◆ Written instruction ◆
Copy the lines below word for word, from the line with "Which among all of" through the last line.

◆ Available records ◆
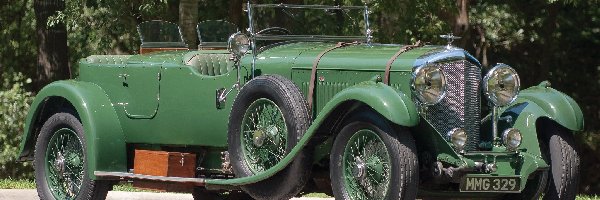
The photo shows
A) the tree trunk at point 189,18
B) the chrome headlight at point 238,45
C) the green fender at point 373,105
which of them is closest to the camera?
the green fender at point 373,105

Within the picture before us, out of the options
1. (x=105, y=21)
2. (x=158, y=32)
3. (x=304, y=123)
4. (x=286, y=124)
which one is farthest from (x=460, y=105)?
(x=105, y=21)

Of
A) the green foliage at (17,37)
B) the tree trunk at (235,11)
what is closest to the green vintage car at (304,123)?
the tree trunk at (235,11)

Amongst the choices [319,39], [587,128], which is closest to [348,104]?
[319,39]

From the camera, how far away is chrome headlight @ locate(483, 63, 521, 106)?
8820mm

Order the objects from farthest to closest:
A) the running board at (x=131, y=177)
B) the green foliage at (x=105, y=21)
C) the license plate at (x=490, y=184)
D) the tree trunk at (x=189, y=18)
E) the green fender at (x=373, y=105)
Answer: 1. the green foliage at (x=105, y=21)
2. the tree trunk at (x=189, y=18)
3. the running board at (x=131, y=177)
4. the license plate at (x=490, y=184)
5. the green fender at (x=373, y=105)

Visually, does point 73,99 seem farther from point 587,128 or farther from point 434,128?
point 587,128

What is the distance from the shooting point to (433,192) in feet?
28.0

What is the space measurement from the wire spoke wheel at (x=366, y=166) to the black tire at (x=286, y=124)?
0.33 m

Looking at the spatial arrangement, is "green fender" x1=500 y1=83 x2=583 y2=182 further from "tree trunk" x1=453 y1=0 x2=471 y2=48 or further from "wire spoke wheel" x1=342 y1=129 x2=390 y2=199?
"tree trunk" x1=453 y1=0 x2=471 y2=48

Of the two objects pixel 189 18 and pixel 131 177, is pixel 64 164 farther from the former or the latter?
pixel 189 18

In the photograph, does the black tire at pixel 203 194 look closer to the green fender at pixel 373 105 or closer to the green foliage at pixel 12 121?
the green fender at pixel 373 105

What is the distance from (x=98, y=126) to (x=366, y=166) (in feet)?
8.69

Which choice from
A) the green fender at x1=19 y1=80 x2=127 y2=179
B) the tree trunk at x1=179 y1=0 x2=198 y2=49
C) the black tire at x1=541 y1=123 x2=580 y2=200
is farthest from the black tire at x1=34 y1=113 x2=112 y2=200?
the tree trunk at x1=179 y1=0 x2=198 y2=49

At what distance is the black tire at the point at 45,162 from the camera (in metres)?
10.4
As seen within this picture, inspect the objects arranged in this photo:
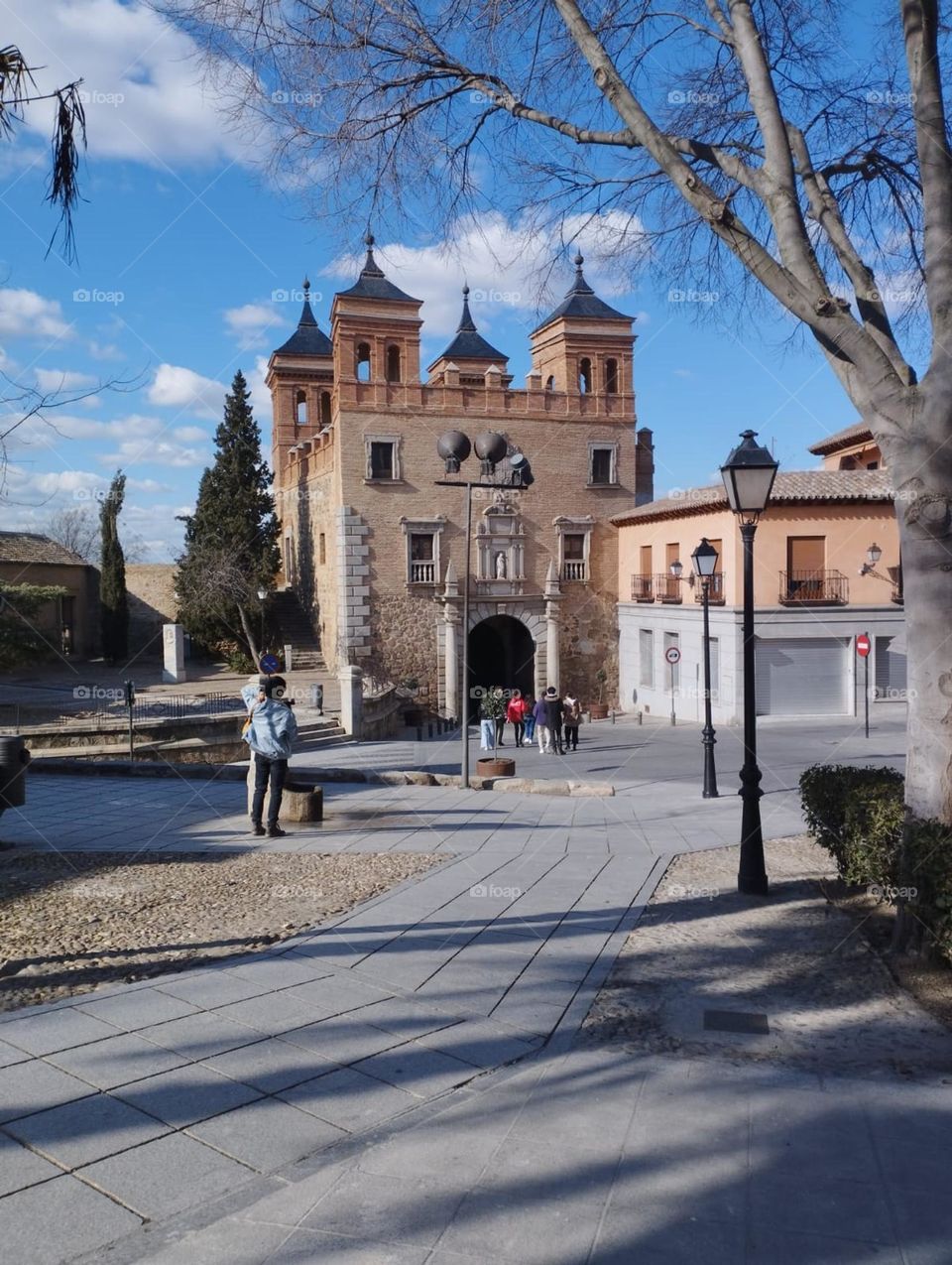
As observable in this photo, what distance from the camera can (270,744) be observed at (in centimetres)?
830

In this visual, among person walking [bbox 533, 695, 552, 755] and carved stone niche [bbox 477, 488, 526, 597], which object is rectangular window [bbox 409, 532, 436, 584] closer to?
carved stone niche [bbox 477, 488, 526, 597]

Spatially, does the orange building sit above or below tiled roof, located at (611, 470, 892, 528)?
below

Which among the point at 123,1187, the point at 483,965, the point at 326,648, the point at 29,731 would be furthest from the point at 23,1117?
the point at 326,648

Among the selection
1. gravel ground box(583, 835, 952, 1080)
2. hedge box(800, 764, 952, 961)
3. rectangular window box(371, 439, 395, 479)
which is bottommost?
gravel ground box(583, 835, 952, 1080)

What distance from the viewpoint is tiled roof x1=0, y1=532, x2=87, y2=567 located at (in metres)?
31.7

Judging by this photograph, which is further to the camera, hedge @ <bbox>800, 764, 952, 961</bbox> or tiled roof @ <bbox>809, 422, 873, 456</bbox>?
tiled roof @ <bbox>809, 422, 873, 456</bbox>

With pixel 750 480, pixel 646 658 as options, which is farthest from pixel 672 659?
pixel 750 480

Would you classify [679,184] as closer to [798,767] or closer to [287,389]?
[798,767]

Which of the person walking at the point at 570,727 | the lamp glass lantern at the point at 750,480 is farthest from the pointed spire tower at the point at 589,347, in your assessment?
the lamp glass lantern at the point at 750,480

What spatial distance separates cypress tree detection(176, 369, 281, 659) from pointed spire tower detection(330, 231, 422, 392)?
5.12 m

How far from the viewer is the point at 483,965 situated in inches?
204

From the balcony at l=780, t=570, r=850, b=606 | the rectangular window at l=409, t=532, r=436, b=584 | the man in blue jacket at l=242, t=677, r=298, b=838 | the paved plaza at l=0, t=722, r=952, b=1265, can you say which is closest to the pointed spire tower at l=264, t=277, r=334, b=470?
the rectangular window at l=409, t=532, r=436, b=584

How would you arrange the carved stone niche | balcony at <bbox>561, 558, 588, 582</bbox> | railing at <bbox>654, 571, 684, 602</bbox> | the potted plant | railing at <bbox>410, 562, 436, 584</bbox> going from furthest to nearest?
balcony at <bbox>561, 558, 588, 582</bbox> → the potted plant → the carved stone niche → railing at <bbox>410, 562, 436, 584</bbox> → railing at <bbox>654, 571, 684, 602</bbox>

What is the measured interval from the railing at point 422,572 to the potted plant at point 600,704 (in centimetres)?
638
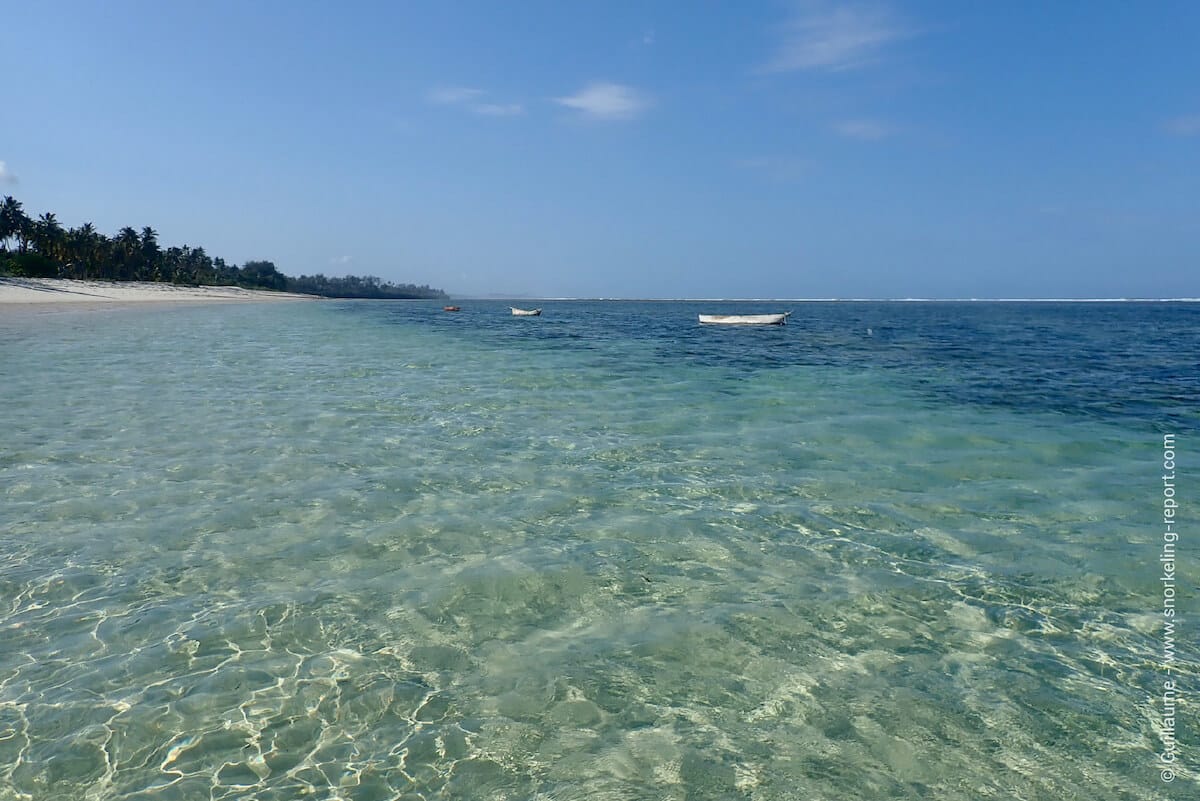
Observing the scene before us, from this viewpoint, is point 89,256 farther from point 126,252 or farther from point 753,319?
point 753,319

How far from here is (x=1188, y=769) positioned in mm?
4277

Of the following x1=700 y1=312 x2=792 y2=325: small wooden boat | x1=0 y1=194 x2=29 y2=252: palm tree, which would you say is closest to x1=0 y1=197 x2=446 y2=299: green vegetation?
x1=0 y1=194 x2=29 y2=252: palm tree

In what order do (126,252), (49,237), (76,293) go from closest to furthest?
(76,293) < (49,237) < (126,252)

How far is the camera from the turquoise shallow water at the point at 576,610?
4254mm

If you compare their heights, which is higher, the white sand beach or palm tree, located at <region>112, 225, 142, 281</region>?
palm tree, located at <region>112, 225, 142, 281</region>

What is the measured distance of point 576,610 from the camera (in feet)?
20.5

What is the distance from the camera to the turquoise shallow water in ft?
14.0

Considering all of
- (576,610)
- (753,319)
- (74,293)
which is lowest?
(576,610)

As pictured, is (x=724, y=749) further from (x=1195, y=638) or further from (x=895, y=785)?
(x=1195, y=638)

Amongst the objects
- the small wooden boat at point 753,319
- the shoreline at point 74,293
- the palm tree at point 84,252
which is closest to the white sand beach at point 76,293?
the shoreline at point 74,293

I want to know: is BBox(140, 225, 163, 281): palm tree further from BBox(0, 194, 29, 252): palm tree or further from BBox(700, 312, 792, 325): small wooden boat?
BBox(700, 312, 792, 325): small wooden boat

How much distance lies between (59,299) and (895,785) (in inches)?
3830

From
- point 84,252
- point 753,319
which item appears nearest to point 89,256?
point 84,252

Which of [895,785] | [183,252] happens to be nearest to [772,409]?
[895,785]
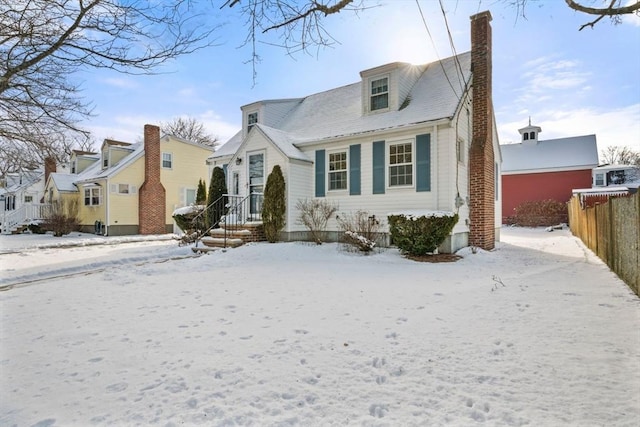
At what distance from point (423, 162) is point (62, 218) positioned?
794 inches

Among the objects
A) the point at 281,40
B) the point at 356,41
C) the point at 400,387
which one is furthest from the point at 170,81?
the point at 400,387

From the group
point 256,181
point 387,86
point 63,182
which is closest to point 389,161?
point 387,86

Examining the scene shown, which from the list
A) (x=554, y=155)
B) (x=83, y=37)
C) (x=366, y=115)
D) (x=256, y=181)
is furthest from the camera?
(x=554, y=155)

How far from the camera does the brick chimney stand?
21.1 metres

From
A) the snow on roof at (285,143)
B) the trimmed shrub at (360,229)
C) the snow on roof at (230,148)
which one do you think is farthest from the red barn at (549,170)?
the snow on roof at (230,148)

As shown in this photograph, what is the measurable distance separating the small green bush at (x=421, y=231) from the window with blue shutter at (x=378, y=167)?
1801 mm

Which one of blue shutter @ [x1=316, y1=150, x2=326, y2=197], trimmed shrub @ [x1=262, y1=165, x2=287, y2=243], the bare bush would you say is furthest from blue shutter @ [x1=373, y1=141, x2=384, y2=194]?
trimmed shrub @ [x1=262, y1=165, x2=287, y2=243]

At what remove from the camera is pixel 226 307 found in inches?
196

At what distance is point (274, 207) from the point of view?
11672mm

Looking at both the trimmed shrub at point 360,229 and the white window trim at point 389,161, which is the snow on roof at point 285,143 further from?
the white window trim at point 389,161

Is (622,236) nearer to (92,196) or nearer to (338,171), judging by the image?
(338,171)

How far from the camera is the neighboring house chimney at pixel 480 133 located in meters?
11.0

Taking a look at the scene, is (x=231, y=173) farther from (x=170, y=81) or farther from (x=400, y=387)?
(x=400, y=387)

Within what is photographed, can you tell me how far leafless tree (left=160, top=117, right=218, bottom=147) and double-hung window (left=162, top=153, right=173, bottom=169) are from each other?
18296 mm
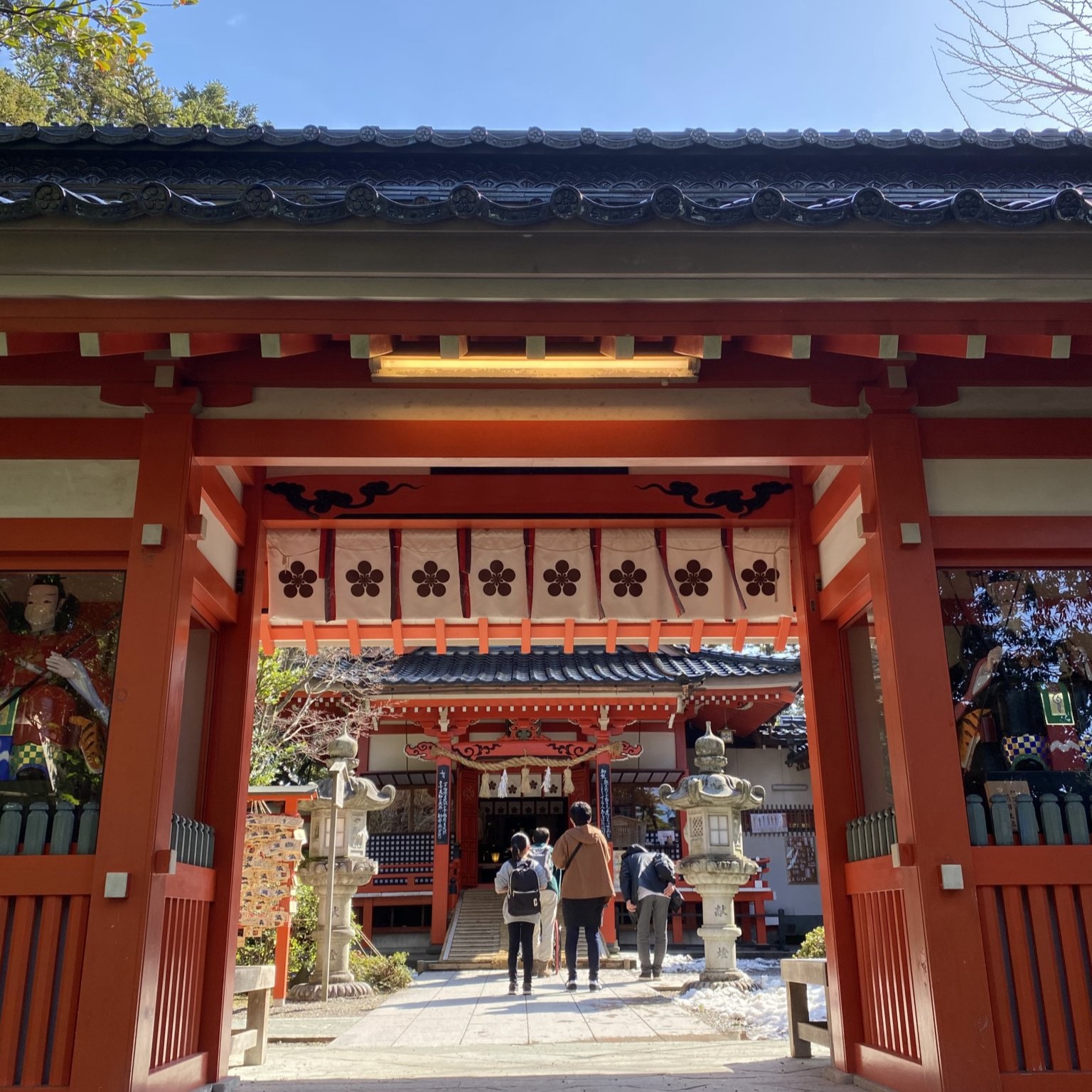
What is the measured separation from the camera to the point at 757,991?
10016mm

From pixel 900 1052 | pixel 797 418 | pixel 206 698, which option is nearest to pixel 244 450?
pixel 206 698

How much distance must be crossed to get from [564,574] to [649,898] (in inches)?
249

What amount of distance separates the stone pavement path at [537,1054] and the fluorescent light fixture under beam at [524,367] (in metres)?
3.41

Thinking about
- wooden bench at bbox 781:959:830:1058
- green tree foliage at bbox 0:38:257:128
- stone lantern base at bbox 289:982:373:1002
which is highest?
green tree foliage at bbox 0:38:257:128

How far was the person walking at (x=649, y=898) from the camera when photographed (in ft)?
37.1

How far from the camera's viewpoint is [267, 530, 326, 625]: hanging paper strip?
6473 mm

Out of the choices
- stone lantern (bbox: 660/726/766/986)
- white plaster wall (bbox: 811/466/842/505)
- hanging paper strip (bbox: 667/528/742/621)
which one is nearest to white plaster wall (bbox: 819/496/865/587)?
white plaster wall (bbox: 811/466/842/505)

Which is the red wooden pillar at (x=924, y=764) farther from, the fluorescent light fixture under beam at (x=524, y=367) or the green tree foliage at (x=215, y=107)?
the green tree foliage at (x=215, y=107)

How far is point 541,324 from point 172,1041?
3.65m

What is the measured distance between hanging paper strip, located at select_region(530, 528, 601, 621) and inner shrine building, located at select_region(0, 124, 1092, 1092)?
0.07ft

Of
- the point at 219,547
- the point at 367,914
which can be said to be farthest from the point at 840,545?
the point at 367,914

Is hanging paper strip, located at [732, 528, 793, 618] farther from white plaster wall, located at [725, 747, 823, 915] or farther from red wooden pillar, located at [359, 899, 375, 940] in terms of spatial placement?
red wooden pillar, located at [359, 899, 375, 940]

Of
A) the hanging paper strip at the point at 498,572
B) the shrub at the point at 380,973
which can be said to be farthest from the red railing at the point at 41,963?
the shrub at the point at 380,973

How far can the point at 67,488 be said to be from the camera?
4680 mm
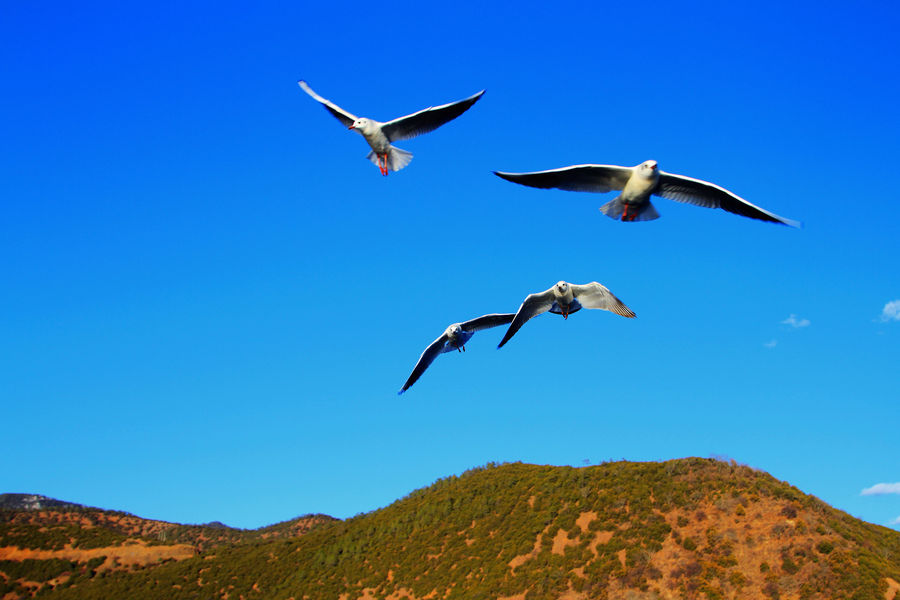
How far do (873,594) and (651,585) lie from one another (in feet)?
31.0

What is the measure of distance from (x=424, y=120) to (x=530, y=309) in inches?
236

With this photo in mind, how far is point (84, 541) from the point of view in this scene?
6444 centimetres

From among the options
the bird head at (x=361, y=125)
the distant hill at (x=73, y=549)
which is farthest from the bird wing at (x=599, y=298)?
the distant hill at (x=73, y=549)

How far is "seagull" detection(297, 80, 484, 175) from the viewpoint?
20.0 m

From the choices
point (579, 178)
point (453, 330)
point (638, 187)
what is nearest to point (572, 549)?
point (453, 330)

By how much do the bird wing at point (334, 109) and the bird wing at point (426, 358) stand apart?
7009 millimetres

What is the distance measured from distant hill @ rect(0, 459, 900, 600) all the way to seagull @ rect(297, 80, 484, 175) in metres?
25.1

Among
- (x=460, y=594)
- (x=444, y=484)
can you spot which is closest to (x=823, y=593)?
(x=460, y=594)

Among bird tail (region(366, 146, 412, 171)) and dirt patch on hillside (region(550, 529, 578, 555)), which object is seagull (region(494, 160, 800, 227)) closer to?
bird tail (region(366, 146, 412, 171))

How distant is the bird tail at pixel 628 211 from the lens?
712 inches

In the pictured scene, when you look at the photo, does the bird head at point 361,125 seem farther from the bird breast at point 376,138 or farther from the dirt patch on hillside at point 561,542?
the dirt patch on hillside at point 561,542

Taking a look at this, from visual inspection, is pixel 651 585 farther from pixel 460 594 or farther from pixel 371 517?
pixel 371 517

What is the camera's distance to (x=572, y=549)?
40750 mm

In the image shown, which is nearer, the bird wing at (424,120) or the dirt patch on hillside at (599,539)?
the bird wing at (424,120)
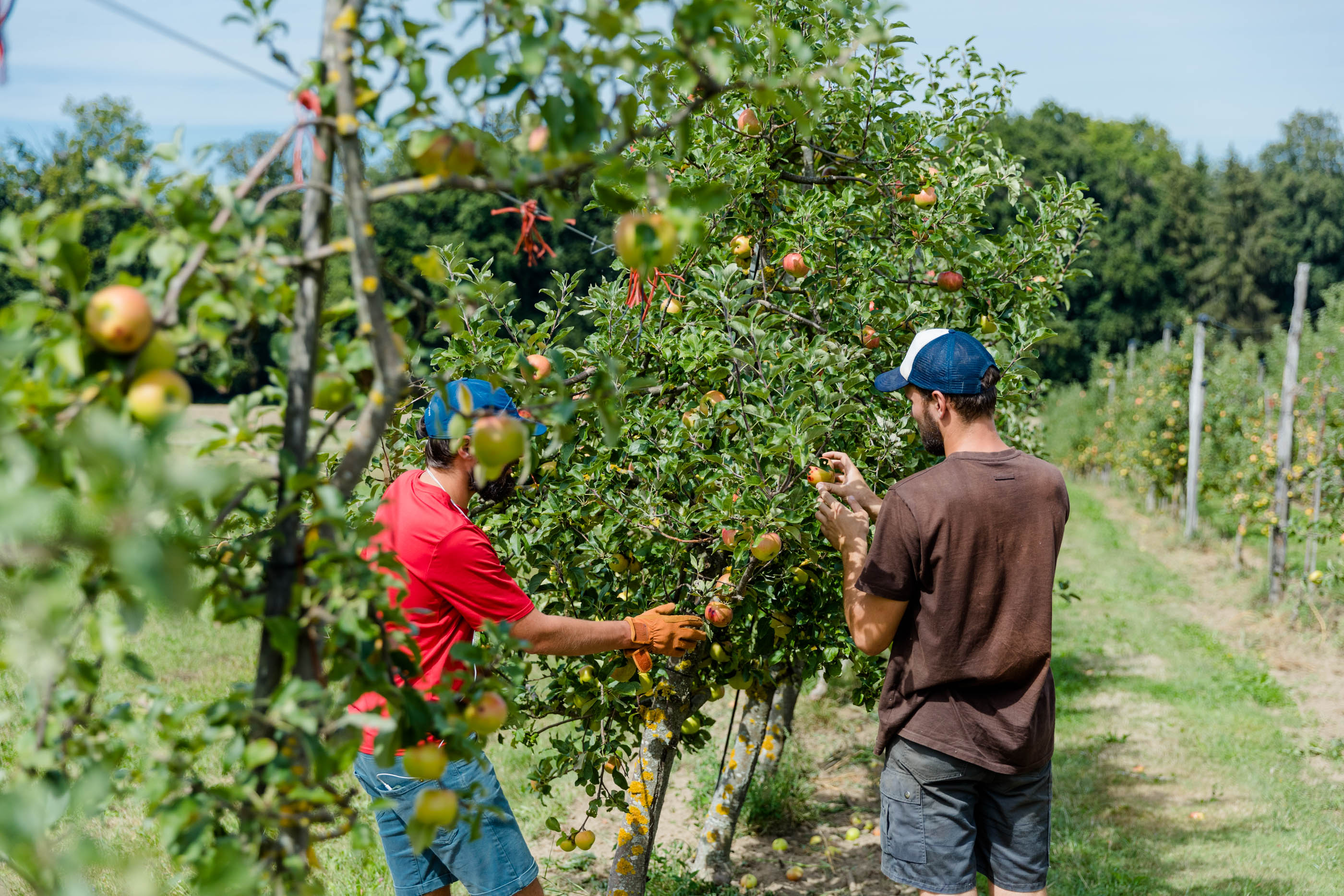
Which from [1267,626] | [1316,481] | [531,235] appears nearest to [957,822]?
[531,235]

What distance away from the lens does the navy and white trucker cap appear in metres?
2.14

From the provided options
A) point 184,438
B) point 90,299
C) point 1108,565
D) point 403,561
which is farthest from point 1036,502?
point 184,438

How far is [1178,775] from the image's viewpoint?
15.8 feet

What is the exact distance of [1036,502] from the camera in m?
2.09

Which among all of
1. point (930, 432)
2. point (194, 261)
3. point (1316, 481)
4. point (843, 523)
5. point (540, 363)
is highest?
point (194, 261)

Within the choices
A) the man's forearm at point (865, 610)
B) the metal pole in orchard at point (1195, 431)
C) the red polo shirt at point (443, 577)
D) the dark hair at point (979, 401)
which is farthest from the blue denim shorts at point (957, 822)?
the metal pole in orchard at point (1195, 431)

◆ Answer to this task ◆
Which among all of
1. point (930, 432)
2. point (194, 261)
3. point (1316, 481)
4. point (843, 523)
5. point (540, 363)
is highest?
point (194, 261)

Within the choices
A) the man's forearm at point (865, 610)
B) the metal pole in orchard at point (1195, 431)
C) the red polo shirt at point (443, 577)
D) the dark hair at point (979, 401)
which is farthest from the blue denim shorts at point (957, 822)?
the metal pole in orchard at point (1195, 431)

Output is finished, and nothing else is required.